Inadequate tensioning causes carryback to cling to the belt and spill along its path, piling up under the conveyor and emitting excessive dust. This requires extra labor for cleanup and can affect air quality. Over-tensioning leads to friction damage to the carrying side of the belt, premature blade wear and potential splice damage. Both scenarios contribute to unsafe work conditions and raise the cost of operation.
“There are two basic approaches to applying tension to the belt cleaner: linear and rotary,” said Dave Mueller, product manager conveyor products, Martin Engineering. “The blade’s cleaning position and angle of approach to the belt often dictate whether a linear or rotary tensioner is used.”
The Conveyor Equipment Manufacturers Association (CEMA) defines the cleaning positions as primary, secondary, or tertiary. Primary cleaners typically function with a “peeling” action, while secondary and tertiary cleaners are usually scrapers. Belt cleaners mounted in the primary position generally employ a rotary style tensioner, while most units mounted in the secondary or tertiary positions use linear style tensioners.
In most cases, belt tensioners have to be monitored and adjusted manually so they can maintain optimum pressure and carryback removal. Estimating when blades need changing is often a guessing game that, if left too long, could lead to unnecessary complications.
Linear Tensioners – “Linear tensioners are most often applied where the compensation for wear is required in small increments, such as with hard metal-tipped cleaners located in the secondary cleaning position or with brush cleaners,” Mueller said.
The simple design of linear tensioners often allows just one setting for full blade wear. Further, these tensioners can accommodate actuator deflection for accurate adjustment of cleaning pressure, delivering the ability to accommodate uneven mounting positions or asymmetrical blade wear.

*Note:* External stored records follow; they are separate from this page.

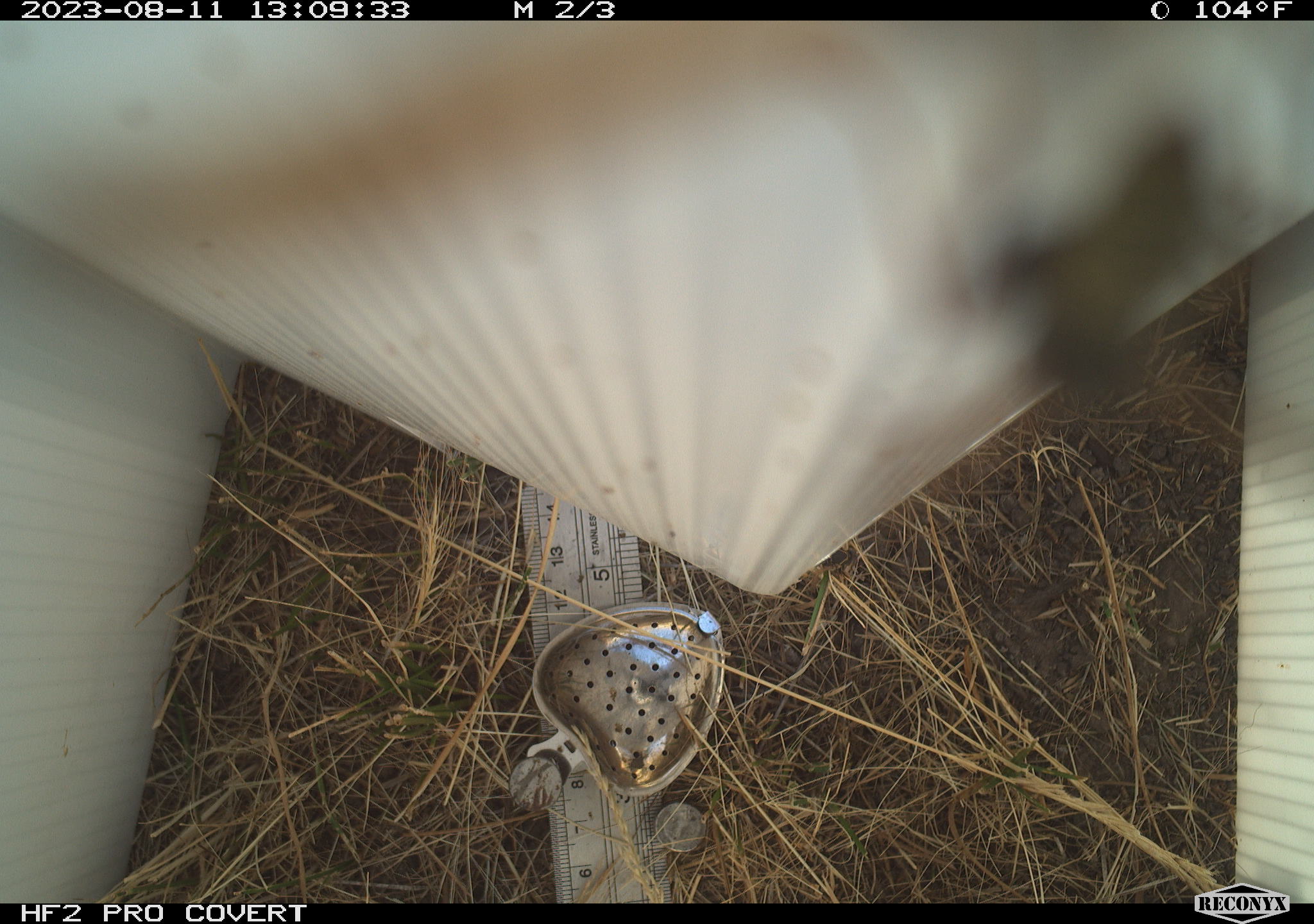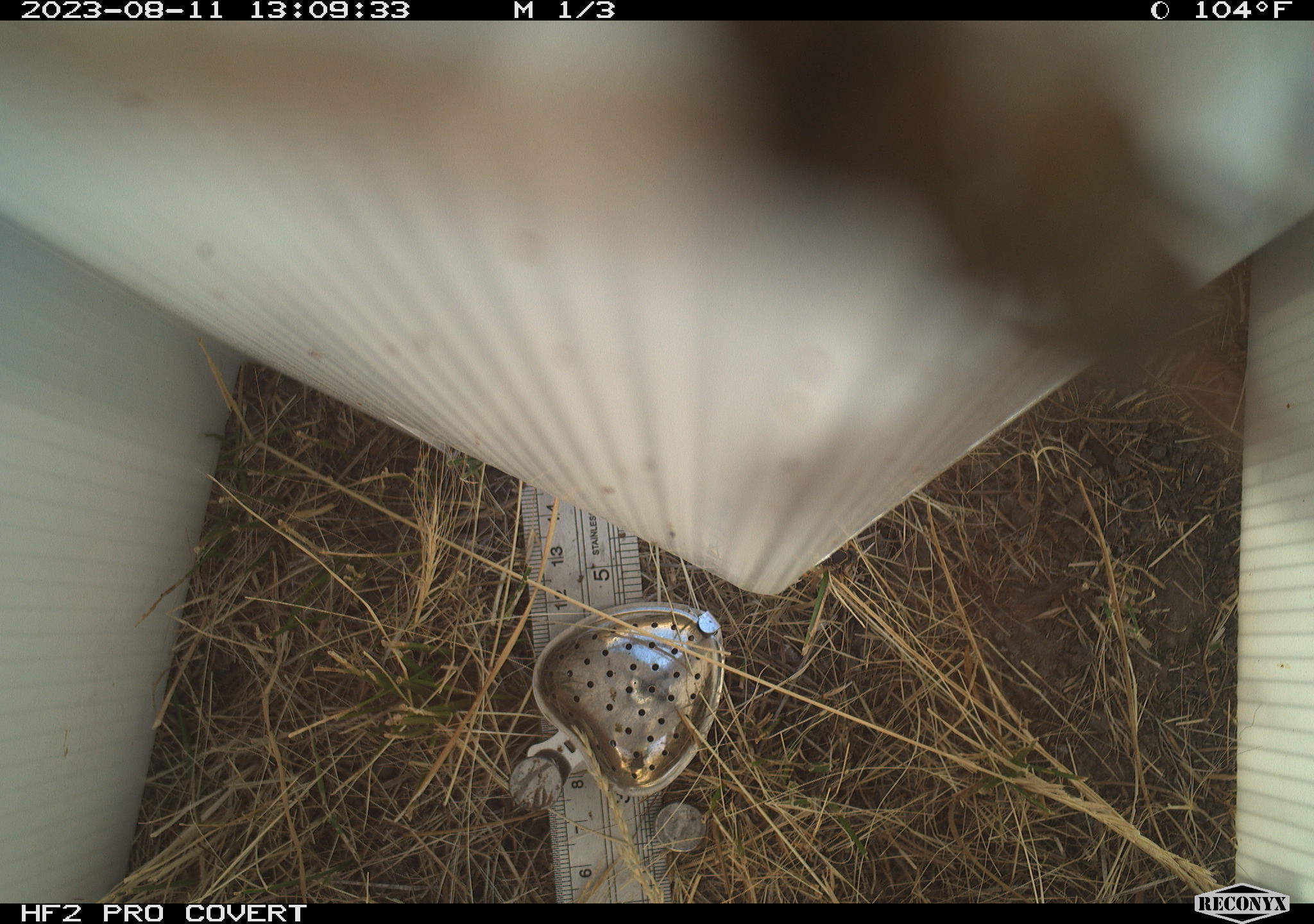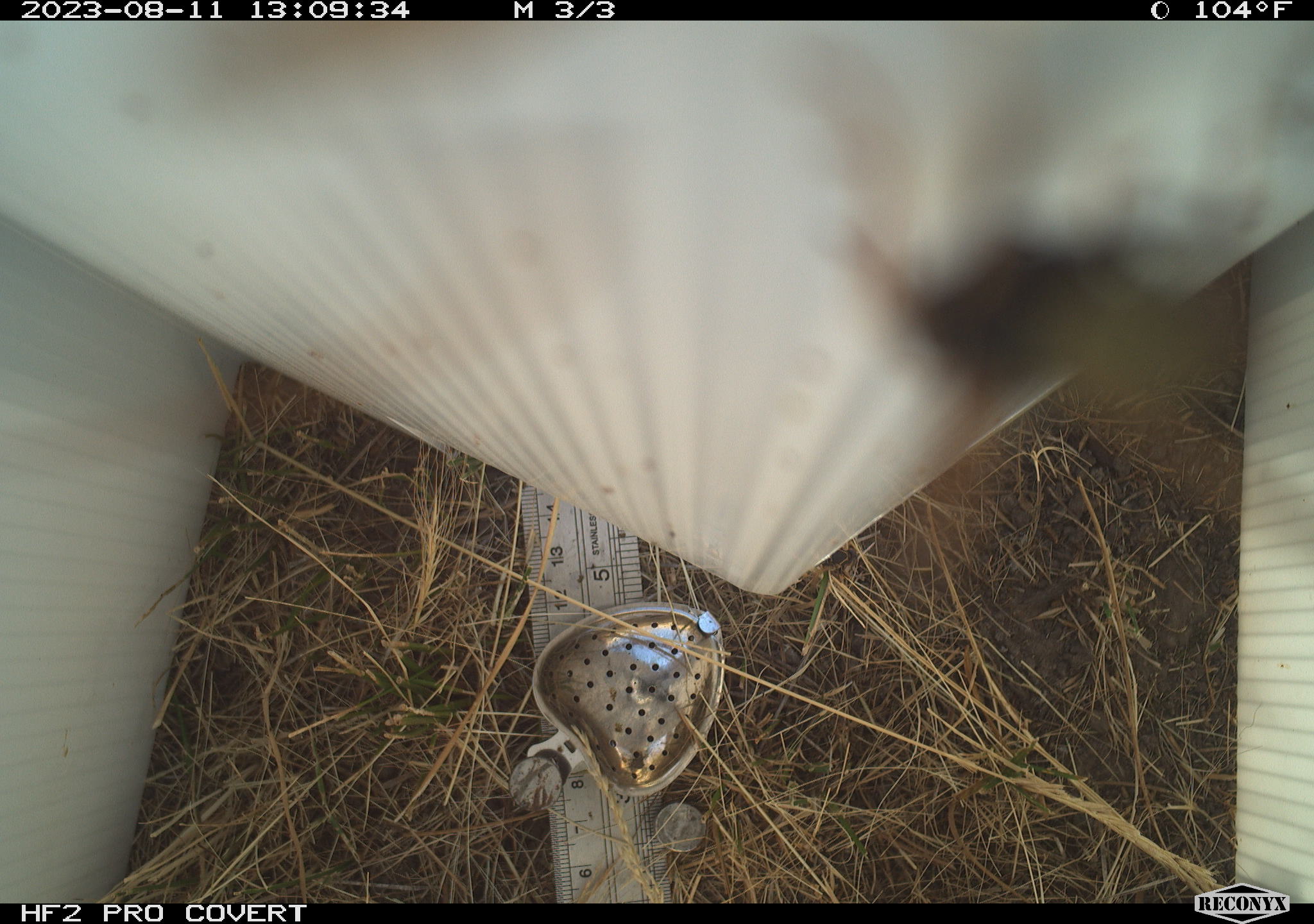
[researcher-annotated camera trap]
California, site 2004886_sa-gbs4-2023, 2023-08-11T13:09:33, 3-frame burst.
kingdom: Animalia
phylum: Arthropoda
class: Insecta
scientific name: Insecta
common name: insect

Rotary Tensioners – The required tensioning forces can be applied by springs, hydraulic or pneumatic cylinders, electric actuators or from torque stored in an elastomeric element. Rotary tensioners like the Martin Twist Tensioner are often used with urethane blades, where the change in blade height and thickness as it wears is significant. Rotary designs tend to be compact and, in most cases, the actuator(s) can be mounted at any orientation, which provides options for installing the belt cleaner in the optimum position.
Air Tensioners – Air tensioners use the resilience of a pneumatic cylinder to cushion impact. The tensioners can use Martin’s Air Connection Kit to plug them directly into an existing air system, allowing for a more streamlined installation process.

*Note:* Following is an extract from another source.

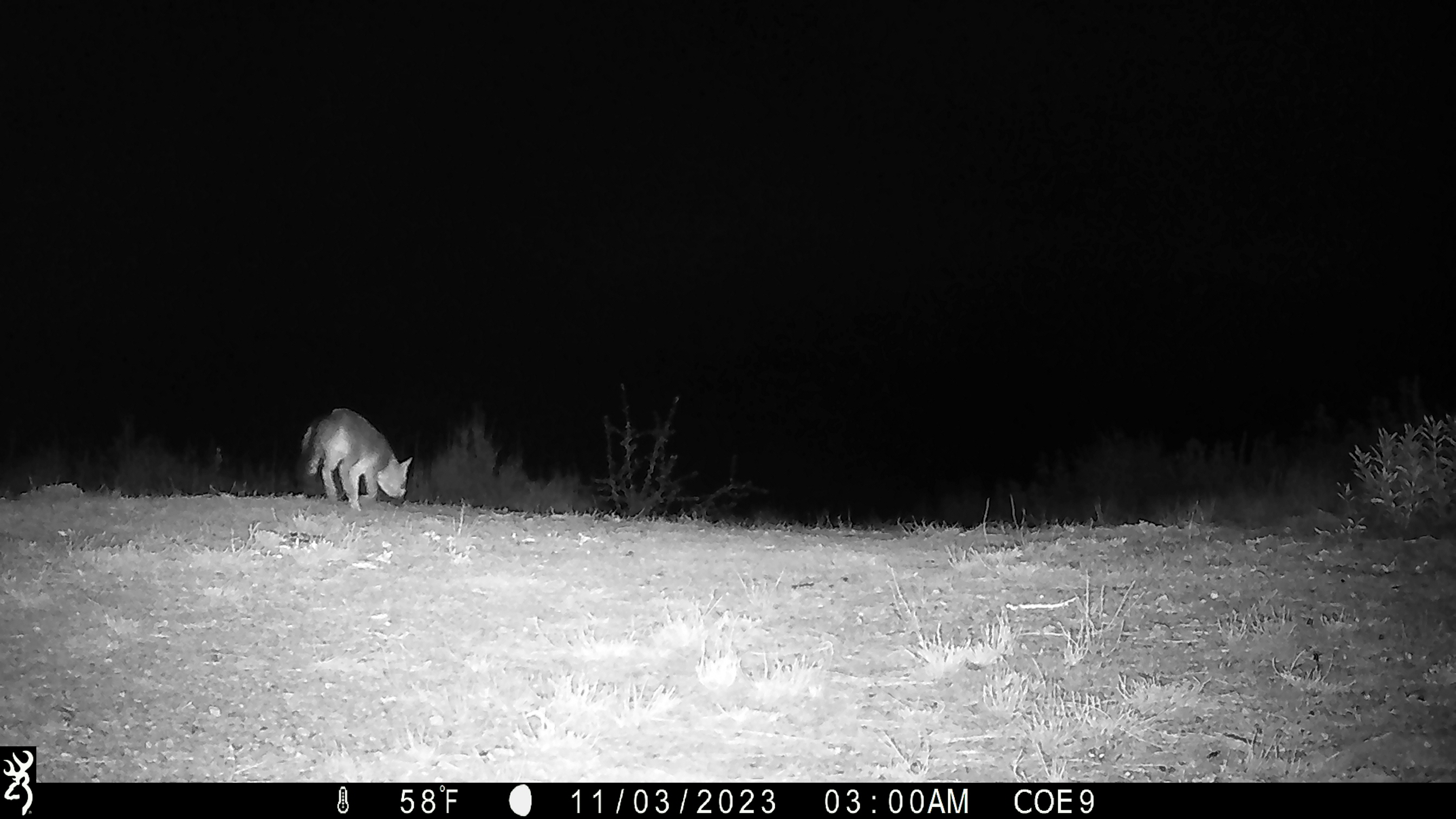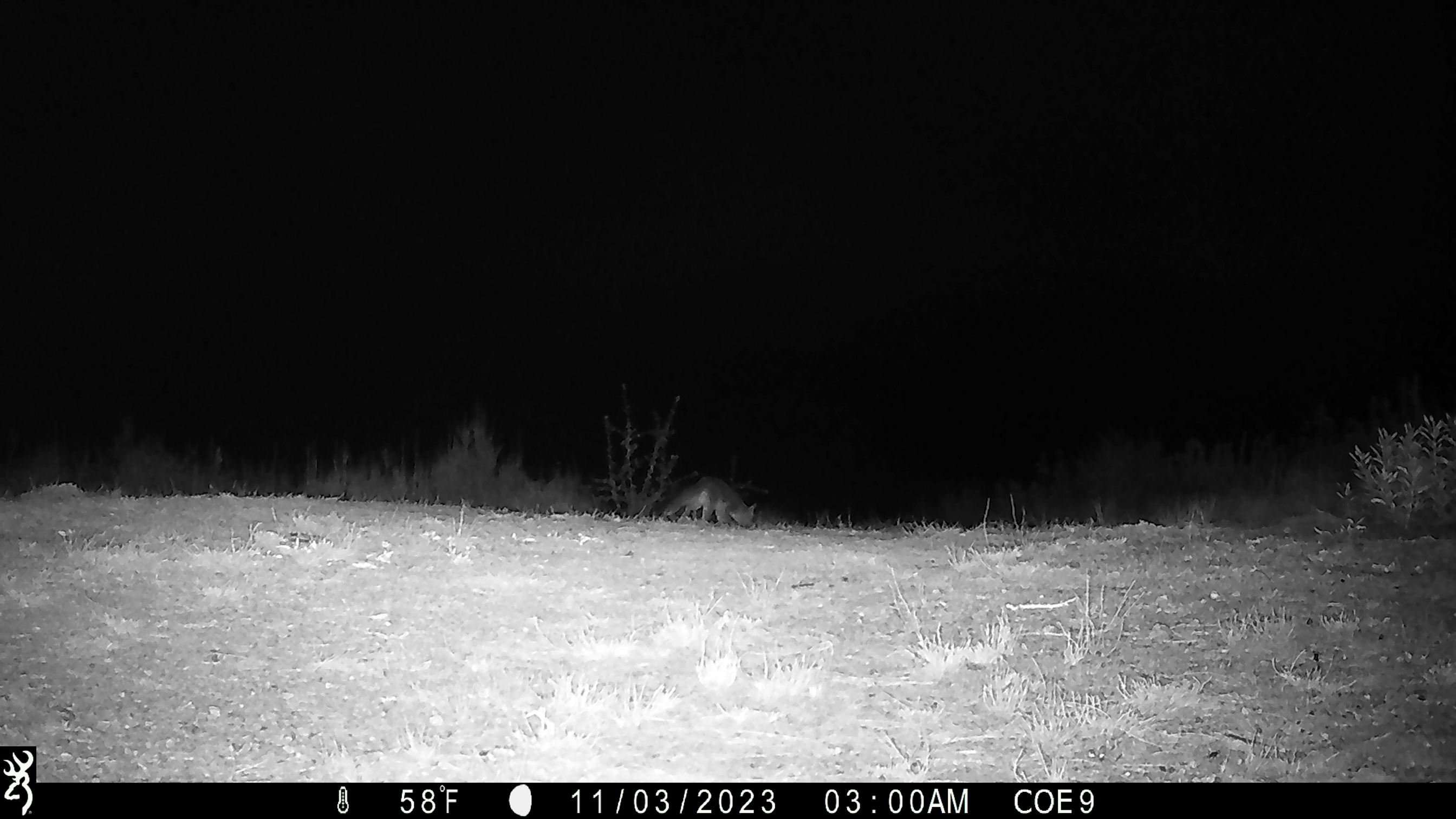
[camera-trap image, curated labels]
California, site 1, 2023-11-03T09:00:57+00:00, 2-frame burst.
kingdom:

Spring Tensioners – Spring tensioners maintain efficient belt cleaning with a rugged coil spring. The Martin XHD Spring Tensioners deliver effective cleaning while cushioning splice shock to prevent damage, well suited for tensioning heavy duty belt cleaners while standing up to tough conditions. Dual tensioning is recommended for belt cleaners installed on belts wider than 48 in. (1200 mm). However, dual tensioning does not change the fact that regular adjustment is required to maintain suitable cleaning pressure on the belt, which is where Martin’s N2 Smart Technology comes into play.
Auto Tensioner/Position Indicator – Martin Engineering’s smart technology platform includes the company’s patented N2 Position Indicator to monitor primary cleaner blade wear and inform operators when the blade needs changing. The system uses a cellular gateway that relays data to the cloud and then to the user, delivering actionable information in real time.
The N2 PI and Smart Device Manager App ease the burden on managers and workers so they can focus their attention on other critical details of the operation. Precise tensioning and improved belt cleaning reduce the volume of dust and spillage from carryback, improving workplace conditions and decreasing the labor needed to maintain and clean around the discharge zone.
While manufacturers continue to improve belt cleaner effectiveness, it has become clear that there is no single or ideal solution for belt cleaning and tensioner selection. Safety of personnel and the belt itself is the primary consideration when selecting a tensioner. Ease of inspection and maintenance is critical for belt cleaner effectiveness, so the tensioner must allow quick and safe service.